In deze zaak gaat het om de vaststelling van de ingangsdatum van de bevordering van een ambtenaar, [A], die sinds 1 september 2012 werkzaam is bij het Korps Politie Aruba. De gouverneur had besloten om [A] pas met ingang van 1 augustus 2021 te bevorderen naar de rang van brigadier 1ste klasse, ondanks een positief advies van de korpschef. Dit besluit was gebaseerd op het 90-dagen verzuimbeleid, waarbij de periode van arbeidsongeschiktheid van [A] van 287 dagen werd meegeteld, wat leidde tot een verlenging van de anciënniteitsperiode. Het Gerecht in Ambtenarenzaken van Aruba had het bezwaar van [A] tegen dit besluit gegrond verklaard en de gouverneur opgedragen om opnieuw te beslissen over de bevordering.

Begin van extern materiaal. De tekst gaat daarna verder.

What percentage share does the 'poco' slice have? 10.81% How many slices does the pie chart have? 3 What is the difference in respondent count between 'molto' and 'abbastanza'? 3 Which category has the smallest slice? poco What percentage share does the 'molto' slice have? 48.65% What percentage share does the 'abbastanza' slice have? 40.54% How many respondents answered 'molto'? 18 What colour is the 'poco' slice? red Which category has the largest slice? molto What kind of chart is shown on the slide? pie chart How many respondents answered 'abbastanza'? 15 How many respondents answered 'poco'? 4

In hoger beroep heeft de Raad van Beroep in Ambtenarenzaken geoordeeld dat de gouverneur de ingangsdatum van de bevordering ten onrechte had vastgesteld op 1 augustus 2021. De Raad heeft vastgesteld dat de anciënniteitsperiode van [A] met 197 dagen moet worden verlengd, wat betekent dat de bevordering ingaat op 15 april 2021. De Raad heeft ook overwogen dat de gouverneur zijn discretionaire bevoegdheid mag uitoefenen om de bevordering in te laten gaan op de eerste dag van de maand volgend op de maand waarin aan de bevorderingseisen is voldaan, in dit geval 1 mei 2021. Het beroep van [A] op het gelijkheidsbeginsel werd verworpen, omdat de omstandigheden in de door hem aangehaalde zaak anders waren.

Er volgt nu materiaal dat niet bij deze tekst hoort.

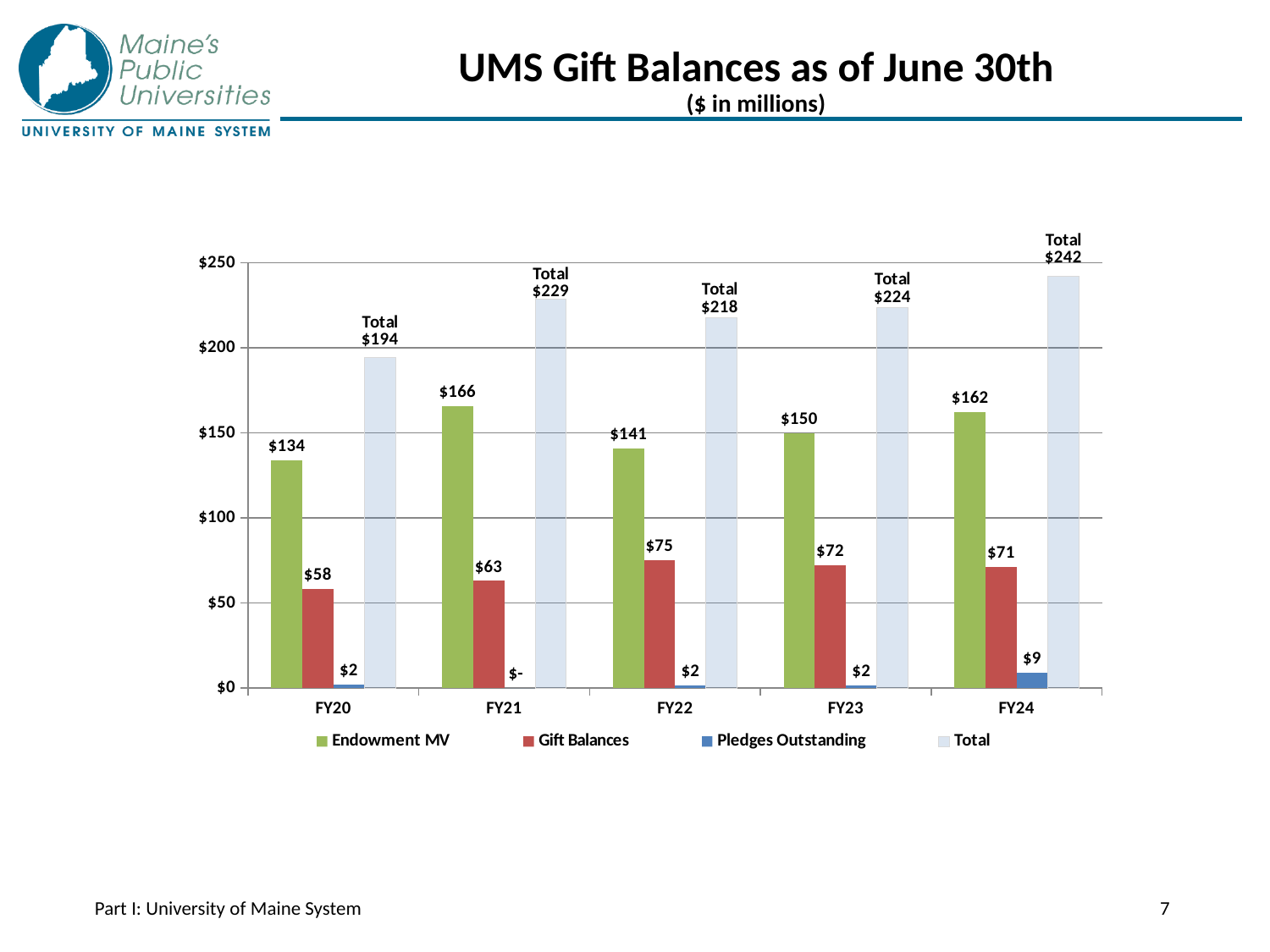
What is the difference between the Endowment MV for FY21 and FY20? $32 Which is larger, the Gift Balances value for FY23 or for FY24? FY23 What is the Pledges Outstanding value for FY24? $9 What is the Gift Balances value for FY22? $75 Which fiscal year has the lowest Endowment MV? FY20 How many series does the legend list? 4 How many fiscal years are shown on the x axis? 5 Which fiscal year has the highest Total? FY24 What is the Total value for FY24? $242 What kind of chart is shown on the slide? Bar chart What is the Endowment MV value for FY21? $166 What is the title of the chart? UMS Gift Balances as of June 30th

De Raad heeft de aangevallen uitspraak van het Gerecht vernietigd voor zover deze de gouverneur opdroeg opnieuw te beslissen over de bevordering van [A], en heeft de gouverneur opgedragen binnen twee maanden een nieuw besluit te nemen, met inachtneming van de overwegingen in deze uitspraak.